Looking for the mechanism that underlies this behavioural switch, the authors used a genetic screen to identify mutant worms that moved away from a butanone source instead of approaching it. They found worms that had a loss-of-function mutation in the gene that encodes a receptor-type guanylate cyclase ( gcy-28 ). The gene is expressed in the AWCON neuron (the olfactory neuron that senses butanone), and an intact AWCON neuron was required for the mutation's behavioural effect. The gcy-28 mutants also avoided other odours that are sensed by the AWCON neuron, indicating that the mutation causes a systematic change in this neuron.

Wild-type and gcy-28-mutant worms exhibited similar AWCON neuronal activity (as measured by changes in Ca2+ levels) in response to a sudden reduction in butanone, indicating that the mutation does not affect activation of the olfactory neuron, the first step in the sensory transduction process. As one of the three gcy-28 splice variants is expressed mostly in axonal processes, the authors wondered whether the mutation might change synaptic transmission between the AWCON neuron and its downstream interneurons.
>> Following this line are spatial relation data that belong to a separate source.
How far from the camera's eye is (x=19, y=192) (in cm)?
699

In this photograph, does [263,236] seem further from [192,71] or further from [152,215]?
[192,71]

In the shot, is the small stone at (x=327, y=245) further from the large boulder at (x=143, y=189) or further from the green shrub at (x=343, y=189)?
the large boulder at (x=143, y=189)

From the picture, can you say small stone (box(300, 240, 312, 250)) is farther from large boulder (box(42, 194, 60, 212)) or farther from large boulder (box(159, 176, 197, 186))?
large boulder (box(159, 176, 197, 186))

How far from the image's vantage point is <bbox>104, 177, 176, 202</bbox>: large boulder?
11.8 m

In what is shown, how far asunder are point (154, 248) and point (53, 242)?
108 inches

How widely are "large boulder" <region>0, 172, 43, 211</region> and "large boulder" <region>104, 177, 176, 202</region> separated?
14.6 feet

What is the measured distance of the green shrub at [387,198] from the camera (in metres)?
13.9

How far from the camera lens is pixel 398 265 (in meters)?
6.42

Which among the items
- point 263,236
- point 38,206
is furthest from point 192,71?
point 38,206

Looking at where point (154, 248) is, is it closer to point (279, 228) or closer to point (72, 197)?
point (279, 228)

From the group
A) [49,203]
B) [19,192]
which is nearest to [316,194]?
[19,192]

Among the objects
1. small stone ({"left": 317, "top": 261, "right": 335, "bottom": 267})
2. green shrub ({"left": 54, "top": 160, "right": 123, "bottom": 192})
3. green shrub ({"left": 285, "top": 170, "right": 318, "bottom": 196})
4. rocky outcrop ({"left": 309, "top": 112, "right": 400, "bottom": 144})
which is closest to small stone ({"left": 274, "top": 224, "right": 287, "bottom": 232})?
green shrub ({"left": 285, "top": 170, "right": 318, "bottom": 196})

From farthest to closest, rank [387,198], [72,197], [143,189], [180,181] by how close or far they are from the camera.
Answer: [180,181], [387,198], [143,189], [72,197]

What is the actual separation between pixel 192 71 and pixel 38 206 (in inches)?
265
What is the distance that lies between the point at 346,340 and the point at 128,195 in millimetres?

To investigate this possibility, they manipulated levels of diacyl glycerol (DAG) in worms, as alterations in DAG signalling are known to affect neurotransmission. They found that increasing DAG signalling in gcy-28 mutants normalized their behavioural response to butanone. Worms with a mutation in pkc-1 , the gene for protein kinase C (a target of DAG signalling), showed the same behavioural switch as gcy-28 mutants. Experiments with double mutants revealed that mutations in pkc-1 and gcy-28 had no additive effect, indicating that GCY-28 and PKC act in the same pathway. Indeed, expressing a constitutively active form of PKC in the AWCON neuron of gcy-28 mutants rescued the behavioural abnormality. Together, these findings indicate that reduced DAG signalling leading to decreased PKC activation in the AWCON neuron might be a mechanism by which the gcy-28 mutation causes butanone avoidance.

Future experiments might reveal whether a similar mechanism underlies the switch in behavioural response after odour conditioning. Regardless, these findings suggest that, in C. elegans, stimulation of a single sensory neuron by one odour can have opposing behavioural effects through changes in intracellular signalling.